Another good note in this survey is that nearly all respondents, at 96%, reported having an incident response readiness policy in place, while 68% said that they test their ability to respond to ongoing attacks more than once a year. Additionally, 82% of respondents said that they have a BYOD policy – a nice surge over the responses last year, which only hit 69%.
The survey also indicated that many enterprises that planned to migrate to cloud may have completed a good portion of those planned migrations, with 71 percent of survey respondents reporting having migrated data to cloud. The survey also found that the vast majority, 86%, of survey respondents believe that cloud creates unique cybersecurity concerns such as:
- Losing visibility into the management of data.
- Being at the mercy of the cloud entity’s cybersecurity skills.
- Reducing control over access to data.
- Creating confusion about what happens when the government wants to inspect the data.
Other security concerns mentioned include: Lack of regulatory compliance, variations in cloud provider [abilities], and operating in a shared environment.
While many of those concerns have validity, they are not the full picture of the risks associated with cloud computing.

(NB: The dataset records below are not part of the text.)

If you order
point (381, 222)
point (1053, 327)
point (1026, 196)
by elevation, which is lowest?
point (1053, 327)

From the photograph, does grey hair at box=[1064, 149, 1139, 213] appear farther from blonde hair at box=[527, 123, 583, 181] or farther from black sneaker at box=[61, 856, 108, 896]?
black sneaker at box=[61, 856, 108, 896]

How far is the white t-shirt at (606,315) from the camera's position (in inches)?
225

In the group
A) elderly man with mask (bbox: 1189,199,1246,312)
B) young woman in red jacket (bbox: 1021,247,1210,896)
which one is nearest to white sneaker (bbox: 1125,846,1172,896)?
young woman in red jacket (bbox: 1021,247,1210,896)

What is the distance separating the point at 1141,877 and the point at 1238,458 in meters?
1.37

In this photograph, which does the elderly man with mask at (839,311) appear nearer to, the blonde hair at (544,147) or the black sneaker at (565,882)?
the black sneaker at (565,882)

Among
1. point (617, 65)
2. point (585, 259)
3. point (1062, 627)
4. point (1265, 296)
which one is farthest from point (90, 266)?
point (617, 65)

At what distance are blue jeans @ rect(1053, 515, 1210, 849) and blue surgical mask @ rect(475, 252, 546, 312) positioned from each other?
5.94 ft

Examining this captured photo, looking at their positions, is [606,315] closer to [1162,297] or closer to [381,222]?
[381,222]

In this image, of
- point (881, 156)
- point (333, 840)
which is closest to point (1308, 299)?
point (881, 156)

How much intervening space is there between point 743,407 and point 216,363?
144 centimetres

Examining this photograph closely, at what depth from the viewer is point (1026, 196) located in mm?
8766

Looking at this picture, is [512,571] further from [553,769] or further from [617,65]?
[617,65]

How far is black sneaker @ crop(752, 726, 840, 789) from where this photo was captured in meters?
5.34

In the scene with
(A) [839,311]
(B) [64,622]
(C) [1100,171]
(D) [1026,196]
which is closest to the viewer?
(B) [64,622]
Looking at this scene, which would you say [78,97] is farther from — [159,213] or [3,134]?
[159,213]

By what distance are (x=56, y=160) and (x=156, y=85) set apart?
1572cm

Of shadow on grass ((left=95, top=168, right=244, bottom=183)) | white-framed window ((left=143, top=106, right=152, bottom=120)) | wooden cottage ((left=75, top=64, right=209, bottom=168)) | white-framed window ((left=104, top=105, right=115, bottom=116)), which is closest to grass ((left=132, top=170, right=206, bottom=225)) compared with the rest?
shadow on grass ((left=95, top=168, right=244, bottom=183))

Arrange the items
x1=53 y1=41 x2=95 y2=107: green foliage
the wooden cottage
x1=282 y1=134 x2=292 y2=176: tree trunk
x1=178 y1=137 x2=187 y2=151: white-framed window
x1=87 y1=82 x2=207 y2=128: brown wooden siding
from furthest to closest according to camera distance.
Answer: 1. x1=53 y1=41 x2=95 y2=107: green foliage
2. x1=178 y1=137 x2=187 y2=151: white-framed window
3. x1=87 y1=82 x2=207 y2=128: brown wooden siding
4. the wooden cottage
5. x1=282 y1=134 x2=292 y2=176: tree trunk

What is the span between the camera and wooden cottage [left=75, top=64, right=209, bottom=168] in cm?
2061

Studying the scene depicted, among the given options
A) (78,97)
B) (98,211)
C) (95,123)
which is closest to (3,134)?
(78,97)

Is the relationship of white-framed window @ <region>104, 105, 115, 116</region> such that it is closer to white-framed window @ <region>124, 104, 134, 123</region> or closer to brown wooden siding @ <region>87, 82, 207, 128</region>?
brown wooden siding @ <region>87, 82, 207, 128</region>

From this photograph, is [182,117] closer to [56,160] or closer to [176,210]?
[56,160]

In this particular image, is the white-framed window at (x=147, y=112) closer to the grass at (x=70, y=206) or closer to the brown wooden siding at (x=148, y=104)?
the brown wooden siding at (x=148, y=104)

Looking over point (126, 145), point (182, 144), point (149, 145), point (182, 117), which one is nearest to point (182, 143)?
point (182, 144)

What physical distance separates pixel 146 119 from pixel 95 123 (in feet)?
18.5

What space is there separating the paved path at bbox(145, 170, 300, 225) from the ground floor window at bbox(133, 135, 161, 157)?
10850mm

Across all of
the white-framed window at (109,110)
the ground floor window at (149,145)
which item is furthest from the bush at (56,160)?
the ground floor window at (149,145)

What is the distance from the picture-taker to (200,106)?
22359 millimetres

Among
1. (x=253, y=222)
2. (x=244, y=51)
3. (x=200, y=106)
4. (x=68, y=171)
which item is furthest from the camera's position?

As was discussed in this Q&A with Jim Reavis of the Cloud Security Alliance – When it comes to cloud security which is better? Heavy hand or gentle policing? many of the transparency challenges associated with cloud computing have improved considerably in recent years, and security vendors have also improved the ability of their tools to monitor cloud traffic and enforce security polices. What the survey didn’t highlight was how many enterprises, if not most in my opinion, find security is enhanced by moving to cloud. In fact, cloud services providers can make investments in security and monitoring that many enterprises just can’t match, as these costs and security benefits, are spread over many clients.
The lesson here is that while there are still some challenges regarding cloud computing and security, there are also many benefits and both need to be balanced in order to gain a full understanding of how much to cloud computing actually changes organizational risk.